*Provided passage*
───

International Criminal Court

International Criminal Court


The International Criminal Court (ICC) is the foremost internal tribunal dealing with criminal activities considered “crimes against humanity” in regards to trying perpetrators accused of committing grave international crimes within its legally defined jurisdiction.  From the time of its creation through the Rome Statute, the ICC has successfully prosecuted a number of cases especially in Africa like the Charles Taylor. However, as evidenced by one of the of the on-going cases-The Kenyan Case after the aftermath of the post-election violence that ensued after the results of the 2007 December elections-there is growing concern that the case is  a puppet of the West. In this regard, many see the Court’s actions as selectively targeted at Africa.  This research paper critically appraises the court’s role in in ensuring that universal implementation of human rights is realized.



            In the Kenyan case in currently under way at the ICC, the first case involving the current president was terminated due to lack of evidence while the current case against the current deputy and a radio announcer is obviously headed the same way (Materu 2014). These two cases and its inability to effectively deal with the crisis in Syria have led many to question the relevance of court in regards to whether or not the court is indeed adept to ensuring the universal enforcement of human rights argues (Nichols 2015).  Additionally, the criticism of its role in international justice dispensation has been heightened by the lengthy investigations as well as prosecutions in addition to overreliance on evidence without critically interrogating the same from third parties like in the Kenya case notes (Materu 2014). The exercise will examine three principle reasons present the principle reasons for the Court’s establishment with to accepting or rejecting the hypothesis- the International Criminal Court is a significant innovation that ensures the universal enforcement of human rights.

Principle Reasons for The International Court’s Establishment

The aspect of international law developed to promote as well as safeguard human rights within domestic, regional and domestic levels is stipulated by the International Human Rights Law (Moravcsik 2000). This law is primarily comprised of different treaties between nations and it is thus designed to avail binding legal effects between parties that have ratified and domesticated the same in their respective jurisdictions.  It is on this background that the International Criminal was founded in 1998. During the summer of this year, the United Nation’s General Assembly assembled its members in Rome for the famous Rome Conference. The aim of the conference was to informed by the crucial need to create a global body to deal with “crimes against humanity” given the ethnic cleansing that occurred in the Former Yugoslavia and the Rwanda Genocide  writes (Kirsch 2007).

───

Segmentation data
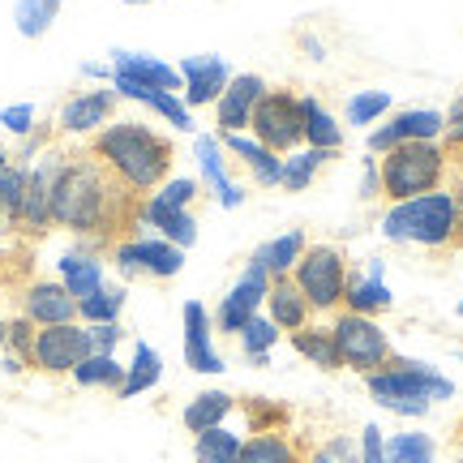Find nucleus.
<instances>
[{
  "label": "nucleus",
  "mask_w": 463,
  "mask_h": 463,
  "mask_svg": "<svg viewBox=\"0 0 463 463\" xmlns=\"http://www.w3.org/2000/svg\"><path fill=\"white\" fill-rule=\"evenodd\" d=\"M137 211L142 198L129 194L112 172L90 155H65L61 181H56V198H52V228H65L82 236L86 245H108L125 236H137Z\"/></svg>",
  "instance_id": "f257e3e1"
},
{
  "label": "nucleus",
  "mask_w": 463,
  "mask_h": 463,
  "mask_svg": "<svg viewBox=\"0 0 463 463\" xmlns=\"http://www.w3.org/2000/svg\"><path fill=\"white\" fill-rule=\"evenodd\" d=\"M86 150L137 198H150L172 176V159H176L172 142L142 120H116V125L95 133Z\"/></svg>",
  "instance_id": "f03ea898"
},
{
  "label": "nucleus",
  "mask_w": 463,
  "mask_h": 463,
  "mask_svg": "<svg viewBox=\"0 0 463 463\" xmlns=\"http://www.w3.org/2000/svg\"><path fill=\"white\" fill-rule=\"evenodd\" d=\"M382 236L395 245H420L433 253H447L459 245V211L447 184L408 202H391L382 215Z\"/></svg>",
  "instance_id": "7ed1b4c3"
},
{
  "label": "nucleus",
  "mask_w": 463,
  "mask_h": 463,
  "mask_svg": "<svg viewBox=\"0 0 463 463\" xmlns=\"http://www.w3.org/2000/svg\"><path fill=\"white\" fill-rule=\"evenodd\" d=\"M364 386H369V395L378 399L386 412H395V416H425L433 403H442V399L455 395V382H450L447 373H438V369L425 361L399 356V352L391 356L386 369L369 373Z\"/></svg>",
  "instance_id": "20e7f679"
},
{
  "label": "nucleus",
  "mask_w": 463,
  "mask_h": 463,
  "mask_svg": "<svg viewBox=\"0 0 463 463\" xmlns=\"http://www.w3.org/2000/svg\"><path fill=\"white\" fill-rule=\"evenodd\" d=\"M378 172H382V198L408 202V198L442 189L450 159L442 142H403V146L378 155Z\"/></svg>",
  "instance_id": "39448f33"
},
{
  "label": "nucleus",
  "mask_w": 463,
  "mask_h": 463,
  "mask_svg": "<svg viewBox=\"0 0 463 463\" xmlns=\"http://www.w3.org/2000/svg\"><path fill=\"white\" fill-rule=\"evenodd\" d=\"M347 253L331 241H309V249L300 253L297 270H292V279H297L300 297L309 300V309L314 314H339L344 309V288H347Z\"/></svg>",
  "instance_id": "423d86ee"
},
{
  "label": "nucleus",
  "mask_w": 463,
  "mask_h": 463,
  "mask_svg": "<svg viewBox=\"0 0 463 463\" xmlns=\"http://www.w3.org/2000/svg\"><path fill=\"white\" fill-rule=\"evenodd\" d=\"M331 335H335V347H339V361H344V369L361 373V378H369V373L386 369V364H391V356H395V347H391L386 331L378 326V317H364V314H347V309H339V314H331Z\"/></svg>",
  "instance_id": "0eeeda50"
},
{
  "label": "nucleus",
  "mask_w": 463,
  "mask_h": 463,
  "mask_svg": "<svg viewBox=\"0 0 463 463\" xmlns=\"http://www.w3.org/2000/svg\"><path fill=\"white\" fill-rule=\"evenodd\" d=\"M249 133L266 150H275V155H292V150L305 146V112H300L297 90H288V86L266 90L262 99H258V108H253Z\"/></svg>",
  "instance_id": "6e6552de"
},
{
  "label": "nucleus",
  "mask_w": 463,
  "mask_h": 463,
  "mask_svg": "<svg viewBox=\"0 0 463 463\" xmlns=\"http://www.w3.org/2000/svg\"><path fill=\"white\" fill-rule=\"evenodd\" d=\"M112 266L120 279H176L184 270V249L164 236H125L112 245Z\"/></svg>",
  "instance_id": "1a4fd4ad"
},
{
  "label": "nucleus",
  "mask_w": 463,
  "mask_h": 463,
  "mask_svg": "<svg viewBox=\"0 0 463 463\" xmlns=\"http://www.w3.org/2000/svg\"><path fill=\"white\" fill-rule=\"evenodd\" d=\"M90 352H95V347H90V326H82V322L39 326V331H34V347H31V369L61 378V373H73Z\"/></svg>",
  "instance_id": "9d476101"
},
{
  "label": "nucleus",
  "mask_w": 463,
  "mask_h": 463,
  "mask_svg": "<svg viewBox=\"0 0 463 463\" xmlns=\"http://www.w3.org/2000/svg\"><path fill=\"white\" fill-rule=\"evenodd\" d=\"M266 292H270V275H266L258 262H245V270H241V279L228 288V297L219 300V309L211 314V322H215L219 335H236L245 331L253 317L262 314L266 305Z\"/></svg>",
  "instance_id": "9b49d317"
},
{
  "label": "nucleus",
  "mask_w": 463,
  "mask_h": 463,
  "mask_svg": "<svg viewBox=\"0 0 463 463\" xmlns=\"http://www.w3.org/2000/svg\"><path fill=\"white\" fill-rule=\"evenodd\" d=\"M65 167V150H48L39 164L26 167V198H22V232L43 236L52 228V198H56V181Z\"/></svg>",
  "instance_id": "f8f14e48"
},
{
  "label": "nucleus",
  "mask_w": 463,
  "mask_h": 463,
  "mask_svg": "<svg viewBox=\"0 0 463 463\" xmlns=\"http://www.w3.org/2000/svg\"><path fill=\"white\" fill-rule=\"evenodd\" d=\"M447 129V112L438 108H399L386 125L369 133V155H386V150L403 146V142H442Z\"/></svg>",
  "instance_id": "ddd939ff"
},
{
  "label": "nucleus",
  "mask_w": 463,
  "mask_h": 463,
  "mask_svg": "<svg viewBox=\"0 0 463 463\" xmlns=\"http://www.w3.org/2000/svg\"><path fill=\"white\" fill-rule=\"evenodd\" d=\"M116 95L112 86H95V90H78V95H69L61 103V112H56V129L69 133V137H95L99 129H108L116 116Z\"/></svg>",
  "instance_id": "4468645a"
},
{
  "label": "nucleus",
  "mask_w": 463,
  "mask_h": 463,
  "mask_svg": "<svg viewBox=\"0 0 463 463\" xmlns=\"http://www.w3.org/2000/svg\"><path fill=\"white\" fill-rule=\"evenodd\" d=\"M181 322H184V347H181L184 364H189L194 373H206V378L223 373L228 364H223V356L215 352V322H211V309H206L202 300H184Z\"/></svg>",
  "instance_id": "2eb2a0df"
},
{
  "label": "nucleus",
  "mask_w": 463,
  "mask_h": 463,
  "mask_svg": "<svg viewBox=\"0 0 463 463\" xmlns=\"http://www.w3.org/2000/svg\"><path fill=\"white\" fill-rule=\"evenodd\" d=\"M176 69H181V82H184L181 99L189 112H194V108H215V99L232 82L228 61L215 56V52H206V56H184Z\"/></svg>",
  "instance_id": "dca6fc26"
},
{
  "label": "nucleus",
  "mask_w": 463,
  "mask_h": 463,
  "mask_svg": "<svg viewBox=\"0 0 463 463\" xmlns=\"http://www.w3.org/2000/svg\"><path fill=\"white\" fill-rule=\"evenodd\" d=\"M270 86L262 82V73H232L228 90L215 99V129L219 133H249L253 108Z\"/></svg>",
  "instance_id": "f3484780"
},
{
  "label": "nucleus",
  "mask_w": 463,
  "mask_h": 463,
  "mask_svg": "<svg viewBox=\"0 0 463 463\" xmlns=\"http://www.w3.org/2000/svg\"><path fill=\"white\" fill-rule=\"evenodd\" d=\"M22 317H31L34 326L78 322V300L69 297L61 279H34L22 288Z\"/></svg>",
  "instance_id": "a211bd4d"
},
{
  "label": "nucleus",
  "mask_w": 463,
  "mask_h": 463,
  "mask_svg": "<svg viewBox=\"0 0 463 463\" xmlns=\"http://www.w3.org/2000/svg\"><path fill=\"white\" fill-rule=\"evenodd\" d=\"M146 228H155V236H164L172 241L176 249H189L198 241V219L194 211H184V206H172L164 198H142V211H137V236H146Z\"/></svg>",
  "instance_id": "6ab92c4d"
},
{
  "label": "nucleus",
  "mask_w": 463,
  "mask_h": 463,
  "mask_svg": "<svg viewBox=\"0 0 463 463\" xmlns=\"http://www.w3.org/2000/svg\"><path fill=\"white\" fill-rule=\"evenodd\" d=\"M395 305L391 288L382 279V258L369 262V270H347V288H344V309L347 314H364V317H378Z\"/></svg>",
  "instance_id": "aec40b11"
},
{
  "label": "nucleus",
  "mask_w": 463,
  "mask_h": 463,
  "mask_svg": "<svg viewBox=\"0 0 463 463\" xmlns=\"http://www.w3.org/2000/svg\"><path fill=\"white\" fill-rule=\"evenodd\" d=\"M112 73H120V78H129V82H137V86H150V90H172V95L184 90L181 69L164 65L159 56H146V52L116 48L112 52Z\"/></svg>",
  "instance_id": "412c9836"
},
{
  "label": "nucleus",
  "mask_w": 463,
  "mask_h": 463,
  "mask_svg": "<svg viewBox=\"0 0 463 463\" xmlns=\"http://www.w3.org/2000/svg\"><path fill=\"white\" fill-rule=\"evenodd\" d=\"M56 270H61V283H65V292L73 300H86L90 292H99L103 283H108V262L90 245H78V249H69V253H61Z\"/></svg>",
  "instance_id": "4be33fe9"
},
{
  "label": "nucleus",
  "mask_w": 463,
  "mask_h": 463,
  "mask_svg": "<svg viewBox=\"0 0 463 463\" xmlns=\"http://www.w3.org/2000/svg\"><path fill=\"white\" fill-rule=\"evenodd\" d=\"M194 155H198L202 181L211 184V194L219 198V206L236 211V206L245 202V189H241V184L228 176V164H223V146H219V133H202L198 142H194Z\"/></svg>",
  "instance_id": "5701e85b"
},
{
  "label": "nucleus",
  "mask_w": 463,
  "mask_h": 463,
  "mask_svg": "<svg viewBox=\"0 0 463 463\" xmlns=\"http://www.w3.org/2000/svg\"><path fill=\"white\" fill-rule=\"evenodd\" d=\"M120 95V99H133L142 103V108H150L155 116H164L172 129H194V112L184 108L181 95H172V90H150V86H137L129 82V78H120V73H112V82H108Z\"/></svg>",
  "instance_id": "b1692460"
},
{
  "label": "nucleus",
  "mask_w": 463,
  "mask_h": 463,
  "mask_svg": "<svg viewBox=\"0 0 463 463\" xmlns=\"http://www.w3.org/2000/svg\"><path fill=\"white\" fill-rule=\"evenodd\" d=\"M305 455L309 450L300 447L288 430H249L236 463H300Z\"/></svg>",
  "instance_id": "393cba45"
},
{
  "label": "nucleus",
  "mask_w": 463,
  "mask_h": 463,
  "mask_svg": "<svg viewBox=\"0 0 463 463\" xmlns=\"http://www.w3.org/2000/svg\"><path fill=\"white\" fill-rule=\"evenodd\" d=\"M266 317L288 335L314 322V309H309V300L300 297V288H297L292 275H288V279H270V292H266Z\"/></svg>",
  "instance_id": "a878e982"
},
{
  "label": "nucleus",
  "mask_w": 463,
  "mask_h": 463,
  "mask_svg": "<svg viewBox=\"0 0 463 463\" xmlns=\"http://www.w3.org/2000/svg\"><path fill=\"white\" fill-rule=\"evenodd\" d=\"M309 249V236L300 228H292V232H283V236H270V241H262V245L253 249V258L249 262H258L270 275V279H288L292 270H297V262H300V253Z\"/></svg>",
  "instance_id": "bb28decb"
},
{
  "label": "nucleus",
  "mask_w": 463,
  "mask_h": 463,
  "mask_svg": "<svg viewBox=\"0 0 463 463\" xmlns=\"http://www.w3.org/2000/svg\"><path fill=\"white\" fill-rule=\"evenodd\" d=\"M292 352L305 356V361L322 369V373H335V369H344L339 361V347H335V335H331V322H309V326H300L292 331Z\"/></svg>",
  "instance_id": "cd10ccee"
},
{
  "label": "nucleus",
  "mask_w": 463,
  "mask_h": 463,
  "mask_svg": "<svg viewBox=\"0 0 463 463\" xmlns=\"http://www.w3.org/2000/svg\"><path fill=\"white\" fill-rule=\"evenodd\" d=\"M159 378H164V356H159L146 339H137V344H133L129 364H125V382H120V391H116V395L137 399V395H146V391H155Z\"/></svg>",
  "instance_id": "c85d7f7f"
},
{
  "label": "nucleus",
  "mask_w": 463,
  "mask_h": 463,
  "mask_svg": "<svg viewBox=\"0 0 463 463\" xmlns=\"http://www.w3.org/2000/svg\"><path fill=\"white\" fill-rule=\"evenodd\" d=\"M232 412H236V399L228 391H202V395H194L184 403L181 420L189 433H206V430H215V425H228Z\"/></svg>",
  "instance_id": "c756f323"
},
{
  "label": "nucleus",
  "mask_w": 463,
  "mask_h": 463,
  "mask_svg": "<svg viewBox=\"0 0 463 463\" xmlns=\"http://www.w3.org/2000/svg\"><path fill=\"white\" fill-rule=\"evenodd\" d=\"M300 112H305V146L331 150V155L344 146V125H339L335 112H326L314 95H300Z\"/></svg>",
  "instance_id": "7c9ffc66"
},
{
  "label": "nucleus",
  "mask_w": 463,
  "mask_h": 463,
  "mask_svg": "<svg viewBox=\"0 0 463 463\" xmlns=\"http://www.w3.org/2000/svg\"><path fill=\"white\" fill-rule=\"evenodd\" d=\"M69 378L78 382L82 391H120V382H125V364L116 361L112 352H90Z\"/></svg>",
  "instance_id": "2f4dec72"
},
{
  "label": "nucleus",
  "mask_w": 463,
  "mask_h": 463,
  "mask_svg": "<svg viewBox=\"0 0 463 463\" xmlns=\"http://www.w3.org/2000/svg\"><path fill=\"white\" fill-rule=\"evenodd\" d=\"M22 198H26V164H9L0 172V236L22 228Z\"/></svg>",
  "instance_id": "473e14b6"
},
{
  "label": "nucleus",
  "mask_w": 463,
  "mask_h": 463,
  "mask_svg": "<svg viewBox=\"0 0 463 463\" xmlns=\"http://www.w3.org/2000/svg\"><path fill=\"white\" fill-rule=\"evenodd\" d=\"M331 164V150H314V146H300L292 155H283V189L288 194H300V189H309L317 181V172Z\"/></svg>",
  "instance_id": "72a5a7b5"
},
{
  "label": "nucleus",
  "mask_w": 463,
  "mask_h": 463,
  "mask_svg": "<svg viewBox=\"0 0 463 463\" xmlns=\"http://www.w3.org/2000/svg\"><path fill=\"white\" fill-rule=\"evenodd\" d=\"M241 442H245V433L228 430V425H215V430H206V433H194V459L198 463H236Z\"/></svg>",
  "instance_id": "f704fd0d"
},
{
  "label": "nucleus",
  "mask_w": 463,
  "mask_h": 463,
  "mask_svg": "<svg viewBox=\"0 0 463 463\" xmlns=\"http://www.w3.org/2000/svg\"><path fill=\"white\" fill-rule=\"evenodd\" d=\"M279 335L283 331L270 322V317L258 314L245 331L236 335V347H241V356H245L249 364H270V352H275V344H279Z\"/></svg>",
  "instance_id": "c9c22d12"
},
{
  "label": "nucleus",
  "mask_w": 463,
  "mask_h": 463,
  "mask_svg": "<svg viewBox=\"0 0 463 463\" xmlns=\"http://www.w3.org/2000/svg\"><path fill=\"white\" fill-rule=\"evenodd\" d=\"M120 314H125V288H120V283H103L99 292H90L86 300H78V322H82V326L120 322Z\"/></svg>",
  "instance_id": "e433bc0d"
},
{
  "label": "nucleus",
  "mask_w": 463,
  "mask_h": 463,
  "mask_svg": "<svg viewBox=\"0 0 463 463\" xmlns=\"http://www.w3.org/2000/svg\"><path fill=\"white\" fill-rule=\"evenodd\" d=\"M61 9H65V0H17V9H14L17 34L22 39H43Z\"/></svg>",
  "instance_id": "4c0bfd02"
},
{
  "label": "nucleus",
  "mask_w": 463,
  "mask_h": 463,
  "mask_svg": "<svg viewBox=\"0 0 463 463\" xmlns=\"http://www.w3.org/2000/svg\"><path fill=\"white\" fill-rule=\"evenodd\" d=\"M382 463H438V447L430 433H395V438H386Z\"/></svg>",
  "instance_id": "58836bf2"
},
{
  "label": "nucleus",
  "mask_w": 463,
  "mask_h": 463,
  "mask_svg": "<svg viewBox=\"0 0 463 463\" xmlns=\"http://www.w3.org/2000/svg\"><path fill=\"white\" fill-rule=\"evenodd\" d=\"M391 108H395V99H391L386 90H356V95L344 103V120L356 125V129H364V125H378Z\"/></svg>",
  "instance_id": "ea45409f"
},
{
  "label": "nucleus",
  "mask_w": 463,
  "mask_h": 463,
  "mask_svg": "<svg viewBox=\"0 0 463 463\" xmlns=\"http://www.w3.org/2000/svg\"><path fill=\"white\" fill-rule=\"evenodd\" d=\"M34 331H39V326H34L31 317H22V314L9 317V326H5V352H9V356H17L22 364H31Z\"/></svg>",
  "instance_id": "a19ab883"
},
{
  "label": "nucleus",
  "mask_w": 463,
  "mask_h": 463,
  "mask_svg": "<svg viewBox=\"0 0 463 463\" xmlns=\"http://www.w3.org/2000/svg\"><path fill=\"white\" fill-rule=\"evenodd\" d=\"M155 198H164V202H172V206H194V202L202 198V181L198 176H167L159 189H155Z\"/></svg>",
  "instance_id": "79ce46f5"
},
{
  "label": "nucleus",
  "mask_w": 463,
  "mask_h": 463,
  "mask_svg": "<svg viewBox=\"0 0 463 463\" xmlns=\"http://www.w3.org/2000/svg\"><path fill=\"white\" fill-rule=\"evenodd\" d=\"M219 146L232 150V155H236L245 167H258V159L266 155V146L253 137V133H219Z\"/></svg>",
  "instance_id": "37998d69"
},
{
  "label": "nucleus",
  "mask_w": 463,
  "mask_h": 463,
  "mask_svg": "<svg viewBox=\"0 0 463 463\" xmlns=\"http://www.w3.org/2000/svg\"><path fill=\"white\" fill-rule=\"evenodd\" d=\"M442 146H447V159H463V95L450 103L447 112V129H442Z\"/></svg>",
  "instance_id": "c03bdc74"
},
{
  "label": "nucleus",
  "mask_w": 463,
  "mask_h": 463,
  "mask_svg": "<svg viewBox=\"0 0 463 463\" xmlns=\"http://www.w3.org/2000/svg\"><path fill=\"white\" fill-rule=\"evenodd\" d=\"M0 125L17 137H31L39 125H34V103H14V108H0Z\"/></svg>",
  "instance_id": "a18cd8bd"
},
{
  "label": "nucleus",
  "mask_w": 463,
  "mask_h": 463,
  "mask_svg": "<svg viewBox=\"0 0 463 463\" xmlns=\"http://www.w3.org/2000/svg\"><path fill=\"white\" fill-rule=\"evenodd\" d=\"M386 459V433L378 425H364L356 438V463H382Z\"/></svg>",
  "instance_id": "49530a36"
},
{
  "label": "nucleus",
  "mask_w": 463,
  "mask_h": 463,
  "mask_svg": "<svg viewBox=\"0 0 463 463\" xmlns=\"http://www.w3.org/2000/svg\"><path fill=\"white\" fill-rule=\"evenodd\" d=\"M249 172H253V181L262 184V189H275V184L283 181V155L266 150L262 159H258V167H249Z\"/></svg>",
  "instance_id": "de8ad7c7"
},
{
  "label": "nucleus",
  "mask_w": 463,
  "mask_h": 463,
  "mask_svg": "<svg viewBox=\"0 0 463 463\" xmlns=\"http://www.w3.org/2000/svg\"><path fill=\"white\" fill-rule=\"evenodd\" d=\"M120 339H125V326H120V322H99V326H90V347H95V352H112L116 356Z\"/></svg>",
  "instance_id": "09e8293b"
},
{
  "label": "nucleus",
  "mask_w": 463,
  "mask_h": 463,
  "mask_svg": "<svg viewBox=\"0 0 463 463\" xmlns=\"http://www.w3.org/2000/svg\"><path fill=\"white\" fill-rule=\"evenodd\" d=\"M314 455L322 463H356V442H352V438H331V442H322Z\"/></svg>",
  "instance_id": "8fccbe9b"
},
{
  "label": "nucleus",
  "mask_w": 463,
  "mask_h": 463,
  "mask_svg": "<svg viewBox=\"0 0 463 463\" xmlns=\"http://www.w3.org/2000/svg\"><path fill=\"white\" fill-rule=\"evenodd\" d=\"M378 198H382L378 155H364V167H361V202H378Z\"/></svg>",
  "instance_id": "3c124183"
},
{
  "label": "nucleus",
  "mask_w": 463,
  "mask_h": 463,
  "mask_svg": "<svg viewBox=\"0 0 463 463\" xmlns=\"http://www.w3.org/2000/svg\"><path fill=\"white\" fill-rule=\"evenodd\" d=\"M300 48L309 52V61H326V48H322L317 34H300Z\"/></svg>",
  "instance_id": "603ef678"
},
{
  "label": "nucleus",
  "mask_w": 463,
  "mask_h": 463,
  "mask_svg": "<svg viewBox=\"0 0 463 463\" xmlns=\"http://www.w3.org/2000/svg\"><path fill=\"white\" fill-rule=\"evenodd\" d=\"M82 78H95V82H112V65H82Z\"/></svg>",
  "instance_id": "864d4df0"
},
{
  "label": "nucleus",
  "mask_w": 463,
  "mask_h": 463,
  "mask_svg": "<svg viewBox=\"0 0 463 463\" xmlns=\"http://www.w3.org/2000/svg\"><path fill=\"white\" fill-rule=\"evenodd\" d=\"M9 164H14V155H9V150L0 146V172H5V167H9Z\"/></svg>",
  "instance_id": "5fc2aeb1"
},
{
  "label": "nucleus",
  "mask_w": 463,
  "mask_h": 463,
  "mask_svg": "<svg viewBox=\"0 0 463 463\" xmlns=\"http://www.w3.org/2000/svg\"><path fill=\"white\" fill-rule=\"evenodd\" d=\"M300 463H322V459H317V455H314V450H309V455H305V459H300Z\"/></svg>",
  "instance_id": "6e6d98bb"
},
{
  "label": "nucleus",
  "mask_w": 463,
  "mask_h": 463,
  "mask_svg": "<svg viewBox=\"0 0 463 463\" xmlns=\"http://www.w3.org/2000/svg\"><path fill=\"white\" fill-rule=\"evenodd\" d=\"M5 326H9V322H5V317H0V347H5Z\"/></svg>",
  "instance_id": "4d7b16f0"
},
{
  "label": "nucleus",
  "mask_w": 463,
  "mask_h": 463,
  "mask_svg": "<svg viewBox=\"0 0 463 463\" xmlns=\"http://www.w3.org/2000/svg\"><path fill=\"white\" fill-rule=\"evenodd\" d=\"M125 5H150V0H125Z\"/></svg>",
  "instance_id": "13d9d810"
},
{
  "label": "nucleus",
  "mask_w": 463,
  "mask_h": 463,
  "mask_svg": "<svg viewBox=\"0 0 463 463\" xmlns=\"http://www.w3.org/2000/svg\"><path fill=\"white\" fill-rule=\"evenodd\" d=\"M455 314H459V317H463V300H459V309H455Z\"/></svg>",
  "instance_id": "bf43d9fd"
},
{
  "label": "nucleus",
  "mask_w": 463,
  "mask_h": 463,
  "mask_svg": "<svg viewBox=\"0 0 463 463\" xmlns=\"http://www.w3.org/2000/svg\"><path fill=\"white\" fill-rule=\"evenodd\" d=\"M459 438H463V420H459Z\"/></svg>",
  "instance_id": "052dcab7"
},
{
  "label": "nucleus",
  "mask_w": 463,
  "mask_h": 463,
  "mask_svg": "<svg viewBox=\"0 0 463 463\" xmlns=\"http://www.w3.org/2000/svg\"><path fill=\"white\" fill-rule=\"evenodd\" d=\"M459 450H463V438H459Z\"/></svg>",
  "instance_id": "680f3d73"
}]
</instances>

───

*What the task requires*
Pick up the research paper on the International Criminal Court after its last sentence and carry it forward.

*Exercise output*
Unlike previous cases where the international community created ad-hoc tribunals to deal with the rising violations of the Geneva Convention, the International Criminal Court was the first of its kind created through international treaty that effectively allowed all sates in the world to partake in its creation (Cassese 2015).  During this period, there was a genuine initiative by all members that indeed the court would finally ensure the universal enforcement of human rights in a manner consistent with the needs of a dynamic world.  In this research article, an overview of the Court will be provided in regards to its effectiveness in promoting universal enforcement of human rights, by focusing on the primary reasons informing its creation with a view to justifying its continued existence.

The main reasons informing the courts establishment are varied but largely encompass: the need to realize just for everyone; to effectively end impunity; help in ending conflicts; to address deficiencies inherent in the workings of the ad hoc tribunals; to assume responsibility in matters national jurisdictions are ill-equipped or unwilling and/or unable to prosecute; and to act as a deterrence to potential war crimes (United Nations 2016).

Ensuring Justice for All

Going back to the Kenyan court, it is evident that the court lacks or is unable to guarantee that all parties will receive justice. This case will form a critical focal point for this research exercise given the ramifications it holds in terms of the continued existence of the court. As a result of the shoddy nature the Court has handled the case, the African Union as well as Civil Society assemblages are convinced that the Court is inept to fulfilling its primary mandate of “ensuring justice for all”. In the Kenyan Case, the focus has been on the accused persons at the expense of the victims. With the last case now heading for termination given the prosecutor’s insistence that recanted evidence should be used despite the “the Assembly of State Parties” passing resolutions to the contrary indicates that the court is selective in its enforcement of global human rights for both the perpetrators as well as the victims. In law, recanted evidence cannot be used as it will it disadvantage and prejudice the accused and therefor limit the chances of the victims getting justice.

Victims of crimes considered violations against basic humanity tenets are people who have suffered violations of their basic human liberties during sate or international conflicts. These include the most susceptible members of the society such as women and children. Despite the fact that history notes that the court has succeeded in prosecuting perpetrators of heinous crimes, this has not always been the scenario in instances where government or senior officials are involved like in the Kenyan case where the primary suspects have been Kenya’s President and Deputy President.  Cases of this nature are referred to the court in instances where national justice systems are ether ineffective or else more likely to conduct bias proceedings which will in turn result in the disfranchisement of victims (United Nations 2016).

Though an event that took place prior to establishment of the Court, the events that followed the end of the first World War in regards to allegations that German officials had committed  crimes regarded as crimes against humanity exemplifies the limitations an international approach to addressing the needs of victims in such instances surmise (Kaleck et al 2006).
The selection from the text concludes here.